Le premier matin, Madame Lefèvre m’a accueillie avec un sourire pincé. « Ici, on prend le petit-déjeuner à huit heures précises », m’a-t-elle dit en me tendant une tasse de café. J’ai souri poliment. Mais très vite, chaque geste du quotidien est devenu une épreuve : la façon dont je rangeais la vaisselle, la marque de lessive que j’utilisais, même la manière dont je parlais à Paul.

Un soir, alors que je préparais des pâtes pour le dîner, elle est entrée dans la cuisine et a soupiré : « Paul préfère les coquillettes avec du jambon, pas des spaghettis à la sauce tomate. » Paul n’a rien dit. Il a baissé les yeux et s’est assis à table sans un mot.

Je me suis sentie invisible. J’ai essayé d’en parler à Paul :
— Tu ne trouves pas qu’elle intervient un peu trop ?
Il a haussé les épaules :
— Elle veut juste nous aider… Tu sais comment elle est.

Mais je ne savais pas. Je découvrais chaque jour un peu plus l’étendue de son emprise. Paul ne prenait aucune décision sans l’avis de sa mère : vacances, achats importants, même nos sorties du week-end étaient soumises à son approbation.

Un samedi matin, alors que je voulais aller au marché avec Paul, Madame Lefèvre a annoncé :
— Paul doit m’accompagner chez le coiffeur. Tu peux y aller seule.
Paul a obéi sans protester. J’ai marché seule sous la pluie jusqu’au marché d’Aligre, les bras vides et le cœur lourd.

Les disputes ont commencé à éclater entre Paul et moi. Je lui reprochais son manque d’autonomie ; il me reprochait mon manque de compréhension envers sa mère. Un soir, après une énième dispute étouffée pour ne pas faire de bruit dans l’appartement familial, j’ai craqué :
— Paul, tu es un adulte ou un enfant ?
Il a baissé la tête :
— Tu ne comprends pas… Elle a toujours été là pour moi.

J’ai pensé à ma propre mère, indépendante et discrète, qui m’a appris à me débrouiller seule dès l’adolescence. Ici, j’avais l’impression d’être revenue en arrière, prisonnière d’un schéma familial qui n’était pas le mien.

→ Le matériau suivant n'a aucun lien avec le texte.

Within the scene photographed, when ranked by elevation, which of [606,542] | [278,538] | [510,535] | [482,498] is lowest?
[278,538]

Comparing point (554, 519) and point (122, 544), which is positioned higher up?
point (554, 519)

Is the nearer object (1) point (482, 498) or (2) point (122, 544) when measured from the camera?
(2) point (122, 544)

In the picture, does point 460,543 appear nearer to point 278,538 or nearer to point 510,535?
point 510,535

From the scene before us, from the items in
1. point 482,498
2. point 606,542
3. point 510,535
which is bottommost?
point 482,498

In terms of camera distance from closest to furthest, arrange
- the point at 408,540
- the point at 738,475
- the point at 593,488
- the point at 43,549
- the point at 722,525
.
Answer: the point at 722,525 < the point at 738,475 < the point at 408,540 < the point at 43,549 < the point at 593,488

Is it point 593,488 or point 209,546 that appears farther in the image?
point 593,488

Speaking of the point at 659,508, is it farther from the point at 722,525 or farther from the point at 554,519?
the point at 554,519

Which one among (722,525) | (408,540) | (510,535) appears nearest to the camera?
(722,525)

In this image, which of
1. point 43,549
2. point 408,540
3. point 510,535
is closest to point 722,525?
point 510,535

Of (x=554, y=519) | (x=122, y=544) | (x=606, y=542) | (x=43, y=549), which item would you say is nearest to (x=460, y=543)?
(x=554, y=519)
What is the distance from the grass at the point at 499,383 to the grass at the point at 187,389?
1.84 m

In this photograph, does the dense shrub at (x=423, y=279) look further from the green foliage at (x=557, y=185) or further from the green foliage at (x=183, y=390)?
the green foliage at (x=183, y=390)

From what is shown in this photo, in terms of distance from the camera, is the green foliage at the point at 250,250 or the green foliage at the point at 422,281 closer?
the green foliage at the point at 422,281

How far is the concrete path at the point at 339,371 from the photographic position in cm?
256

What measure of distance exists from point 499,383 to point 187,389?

Un dimanche soir, alors que nous étions tous les trois devant la télévision, Madame Lefèvre a lancé :
— Élise, tu pourrais repasser les chemises de Paul demain ?
J’ai senti la colère monter en moi.
— Paul peut repasser ses chemises lui-même.
Elle m’a regardée comme si j’avais blasphémé.
Paul n’a rien dit.

Cette nuit-là, j’ai pleuré en silence. Je me suis demandé si j’étais trop exigeante ou simplement lucide. Est-ce que l’amour justifie de s’effacer ? Est-ce que je devais sacrifier ma liberté pour préserver une relation qui ne me ressemblait plus ?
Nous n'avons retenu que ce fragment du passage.